## Source excerpt
Despite it’s emphatic title, My Lesbian Husband is no more about Barrie Jean’s long term partner Linnea than the Alice B. Toklas Cookbook is about recipes. Borich’s book is about Herself, a free spirit overly fond of steamy break-the-rules sex, drugs and booze; a bad girl eventually redeemed by daily life with her unflappable, loving partner. It is about an outsider/insider who keeps changing her stripes (but never her faux leopard spots). It is about a state of brilliant befuddlement—a fate that probably befalls anyone brazen enough to crawl inside a koan and take-up residence there. “Why should I treat the world as I do, like a continuous crossword puzzle full of witty clues and the wrong answers?” Borich asks no one in particular. Such unanswerable questions are her authorial signature.

But lest you think My Lesbian Husband is a long-winded and wooly-minded cosmic quest, let me assure you that Borich can be as precise as a Polaroid, as gritty as a home movie. We can almost feel the tangled sheets, smell the sweaty sex, as Barrie Jean comes out and careens through the non-monogamous, substance-abusing 70’s. Rendered with the same cinema verite rawness is her free-fall into permanent partnership (the 80’s) and her morphing into a married lesbo lady (the 90’s)…. Fortunately for all of us, this brilliant, zany Queen of Conspicuous Subjectivity won’t be able to resist coming back for an encore. Just to make sure I’m going to keep clapping.—Marny Hall

from The Gay & Lesbian Review, Winter 2000
“Are we married?” asks Barrie Jean Borich of her lover of twelve years, Linnea, in the first chapter of My Lesbian Husband. It’s a question she returns to, in one form or another, throughout the book, and although the answer is obviously “yes” from the start, the author uses her uncertainty to look more closely at the significance of all the words that imply intimacy and commitment—wife, long-term lovers, house co-owners, husband, couple, union, family, marriage—significance not only to herself but to other lesbians and to heterosexual couples, as well.

These terms for committed relationships are important to Borich, not only because lesbians have no true language of our own with which to describe our modes of bonding, but also because the author wants her relationship to be acknowledged in the same ways that straight marriages are. Consequently, she’s reluctant to reinvent the wheel, as many lesbians are forced to do. And she doesn’t believe she needs to. Although she and Linnea have a large coterie of gay and “bohemian” friends, neither woman lives in a ghettoized world. Borich wants to find ways to appropriate and integrate the best of what already exists. So while her writing moves back and forth in time, focusing on moments during her years with Linnea that reveal the texture of their life together, she returns as well to her youngest brother’s engagement and wedding, to her and Linnea’s relationship with their immediate families, and to the perceptions of strangers in their Minneapolis neighborhood and elsewhere….

## What the task requires
According to the book review excerpt above, why do terms for committed relationships such as "wife," "husband," and "marriage" matter to Borich? Answer in one to three sentences.

## Dataset content
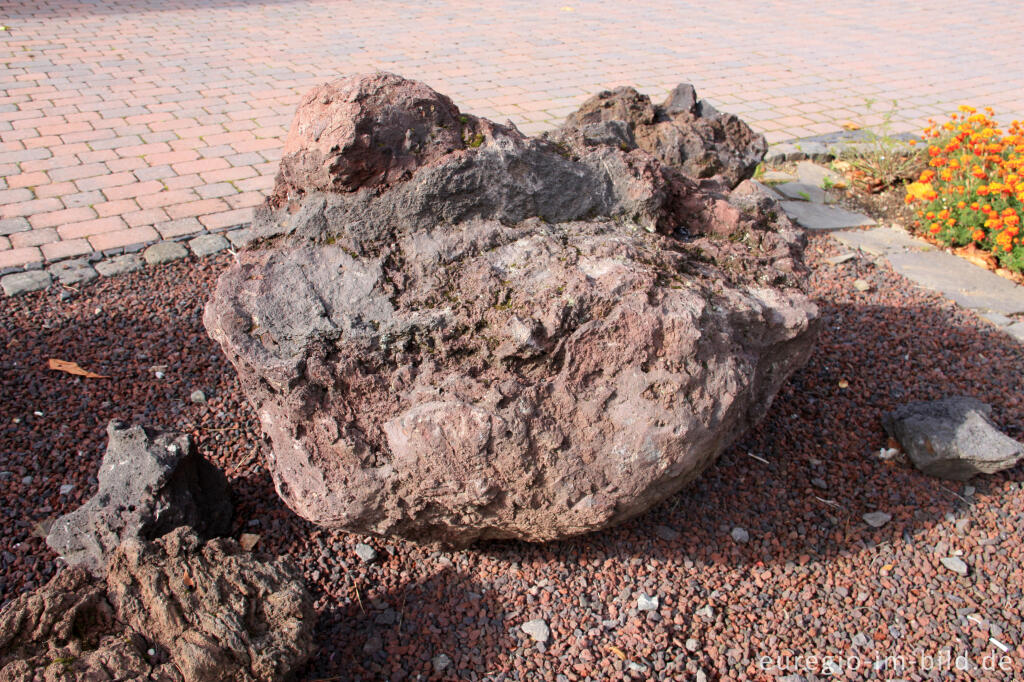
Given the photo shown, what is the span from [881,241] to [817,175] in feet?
3.68

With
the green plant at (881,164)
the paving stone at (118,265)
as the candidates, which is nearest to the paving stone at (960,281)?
the green plant at (881,164)

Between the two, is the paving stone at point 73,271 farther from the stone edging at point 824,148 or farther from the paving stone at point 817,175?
the paving stone at point 817,175

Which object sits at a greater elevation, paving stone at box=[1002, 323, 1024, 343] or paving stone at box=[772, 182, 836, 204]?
paving stone at box=[772, 182, 836, 204]

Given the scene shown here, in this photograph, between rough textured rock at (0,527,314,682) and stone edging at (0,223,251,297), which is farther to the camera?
stone edging at (0,223,251,297)

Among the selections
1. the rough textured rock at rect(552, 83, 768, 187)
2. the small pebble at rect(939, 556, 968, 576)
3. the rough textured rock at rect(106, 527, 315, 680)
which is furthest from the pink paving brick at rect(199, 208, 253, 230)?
the small pebble at rect(939, 556, 968, 576)

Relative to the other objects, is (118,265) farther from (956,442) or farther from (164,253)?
(956,442)

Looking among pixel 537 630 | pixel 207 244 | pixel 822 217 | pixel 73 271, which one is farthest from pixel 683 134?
pixel 73 271

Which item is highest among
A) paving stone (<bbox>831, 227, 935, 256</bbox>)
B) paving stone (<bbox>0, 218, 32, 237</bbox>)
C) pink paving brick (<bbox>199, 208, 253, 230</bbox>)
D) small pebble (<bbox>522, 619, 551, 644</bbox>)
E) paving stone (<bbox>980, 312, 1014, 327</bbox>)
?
paving stone (<bbox>831, 227, 935, 256</bbox>)

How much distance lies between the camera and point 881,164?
19.7 feet

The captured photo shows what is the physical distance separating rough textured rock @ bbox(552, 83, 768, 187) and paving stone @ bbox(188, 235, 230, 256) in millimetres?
2329

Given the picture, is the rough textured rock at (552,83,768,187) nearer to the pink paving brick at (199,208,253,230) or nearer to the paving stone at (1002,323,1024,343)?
the paving stone at (1002,323,1024,343)

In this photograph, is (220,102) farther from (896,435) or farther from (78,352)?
(896,435)

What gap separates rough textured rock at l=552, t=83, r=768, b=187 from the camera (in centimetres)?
454

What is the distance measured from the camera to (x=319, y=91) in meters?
2.56
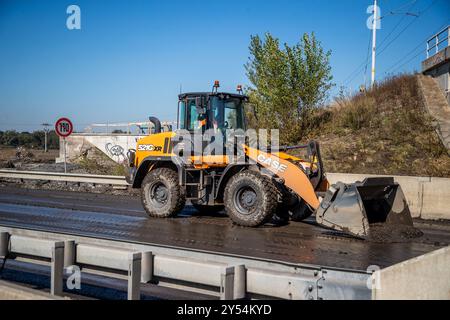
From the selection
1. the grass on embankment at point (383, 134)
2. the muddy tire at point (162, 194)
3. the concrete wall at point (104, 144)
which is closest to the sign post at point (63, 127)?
the muddy tire at point (162, 194)

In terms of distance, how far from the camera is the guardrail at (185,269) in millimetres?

## Answer to the exercise
These terms matter to Borich because lesbians have no true language of their own for describing their modes of bonding. She also wants her relationship with Linnea to be acknowledged in the same ways that straight marriages are, so she is reluctant to reinvent the wheel.